Automorphisms of free metabelian Lie algebras, I

TL;DR

This paper proves that certain automorphisms of free metabelian Lie algebras are tame under specific conditions, challenging previous assumptions, and introduces new classifications for automorphisms based on their degree and variable movement.

Contribution

It establishes tameness of Chein and exponential automorphisms of free metabelian Lie algebras for degrees above certain thresholds, contradicting earlier results, and characterizes automorphisms moving only two variables as almost tame.

Findings

Chein automorphisms of degree ≥ 4 are tame

Exponential automorphisms of degree ≥ 5 are tame

Automorphisms moving only two variables are almost tame

Abstract

We show that all Chein automorphisms (or one-row transformations) of lower degree $\geq 4$ of a free metabelian Lie algebra $M_n$ of rank $n\geq 4$ over an arbitrary field $K$ of characteristic $\neq 3$ are tame.
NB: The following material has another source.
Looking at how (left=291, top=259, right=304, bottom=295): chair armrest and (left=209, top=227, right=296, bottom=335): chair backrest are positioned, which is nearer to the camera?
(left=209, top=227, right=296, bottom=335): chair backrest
We then show that all exponential automorphisms of $M_n$ of lower degree $\geq 5$ are also tame under the same conditions. The same results hold for fields of any characteristic when $n\geq 5$. These results contradict some long-standing results in the area. We also prove that a large class of automorphisms of $M_n$ of rank $n\geq 4$ that move only two variables are almost tame, that is, they can be expressed as a product of Chein automorphisms.